Une seule raison de chute pour l’esprit : la platitude de la vérité qui s’explique.

Or ceci concerne directement notre problème. Le mépris actuel pour les recherches sur la langue des symboles qui se lit au seul vu des sommaires de nos publications d’avant et d’après les années 1920, ne répond à rien de moins pour notre discipline qu’à un changement d’objet, dont la tendance à s’aligner au plus plat niveau de la communication, pour s’accorder aux objectifs nouveaux proposés à la technique, a peut-être à répondre du bilan assez morose

que les plus lucides dressent de ses résultats12.
Comment la parole, en effet, épuiserait-elle le sens de la parole…

ou, pour mieux dire avec le logicisme positiviste d’Oxford, le sens du sens

…sinon dans l’acte qui l’engendre ? Ainsi le renversement goethéen de sa présence aux origines :

« Au commencement était l’action », se renverse à son tour : c’était bien le verbe qui était au commencement,

et nous vivons dans sa création, mais c’est l’action de notre esprit qui continue cette création en la renouvelant toujours. Et nous ne pouvons nous retourner sur cette action qu’en nous laissant pousser toujours plus avant par elle.

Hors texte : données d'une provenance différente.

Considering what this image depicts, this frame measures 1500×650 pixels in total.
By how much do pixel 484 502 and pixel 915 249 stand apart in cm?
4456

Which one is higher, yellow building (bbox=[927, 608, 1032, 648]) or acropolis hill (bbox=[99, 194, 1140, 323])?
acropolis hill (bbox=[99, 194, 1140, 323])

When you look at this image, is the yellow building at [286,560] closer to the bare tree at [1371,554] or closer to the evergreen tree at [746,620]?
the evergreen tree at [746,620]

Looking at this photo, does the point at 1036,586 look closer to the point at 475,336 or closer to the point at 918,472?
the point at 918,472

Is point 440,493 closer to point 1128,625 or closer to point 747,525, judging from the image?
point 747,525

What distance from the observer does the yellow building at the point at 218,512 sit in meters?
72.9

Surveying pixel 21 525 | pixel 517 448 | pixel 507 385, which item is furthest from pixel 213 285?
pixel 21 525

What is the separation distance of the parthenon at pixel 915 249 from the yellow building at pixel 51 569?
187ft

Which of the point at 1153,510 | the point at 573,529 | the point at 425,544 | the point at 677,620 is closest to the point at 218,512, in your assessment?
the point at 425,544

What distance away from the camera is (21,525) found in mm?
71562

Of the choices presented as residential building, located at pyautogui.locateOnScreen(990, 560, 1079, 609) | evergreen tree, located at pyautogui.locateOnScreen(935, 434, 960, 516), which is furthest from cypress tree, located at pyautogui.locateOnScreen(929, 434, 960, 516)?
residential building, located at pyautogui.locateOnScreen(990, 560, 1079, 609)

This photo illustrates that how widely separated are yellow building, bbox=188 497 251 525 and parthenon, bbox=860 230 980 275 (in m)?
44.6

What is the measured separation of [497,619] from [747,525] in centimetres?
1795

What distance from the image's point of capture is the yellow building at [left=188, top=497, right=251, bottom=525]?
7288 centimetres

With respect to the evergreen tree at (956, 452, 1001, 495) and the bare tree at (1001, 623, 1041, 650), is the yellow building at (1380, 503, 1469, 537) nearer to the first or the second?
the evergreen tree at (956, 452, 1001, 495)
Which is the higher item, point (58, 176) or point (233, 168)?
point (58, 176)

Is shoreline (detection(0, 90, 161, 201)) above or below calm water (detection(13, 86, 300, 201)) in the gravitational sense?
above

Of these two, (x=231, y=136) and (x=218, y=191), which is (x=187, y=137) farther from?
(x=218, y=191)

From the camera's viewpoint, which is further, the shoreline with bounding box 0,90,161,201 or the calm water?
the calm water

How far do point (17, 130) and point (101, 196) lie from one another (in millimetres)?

Nous ne le tenterons nous-mêmes qu’en sachant que c’est là sa voie…
Nul n’est censé ignorer la loi, cette formule transcrite de l’humour d’un Code de Justice exprime pourtant la vérité

où notre expérience se fonde et qu’elle confirme. Nul homme ne l’ignore en effet, puisque la loi de l’homme est la loi du langage depuis que les premiers mots de reconnaissance ont présidé aux premiers dons, y ayant fallu les Danaëns13 détestables qui viennent et fuient par la mer pour que les hommes apprennent à craindre les mots trompeurs

avec les dons sans foi. Jusque-là, pour les Argonautes pacifiques unissant par les nœuds d’un commerce symbolique les îlots de la communauté, ces dons, leur acte et leurs objets, leur érection en signes et leur fabrication même,

sont si mêlés à la parole qu’on les désigne par son nom14.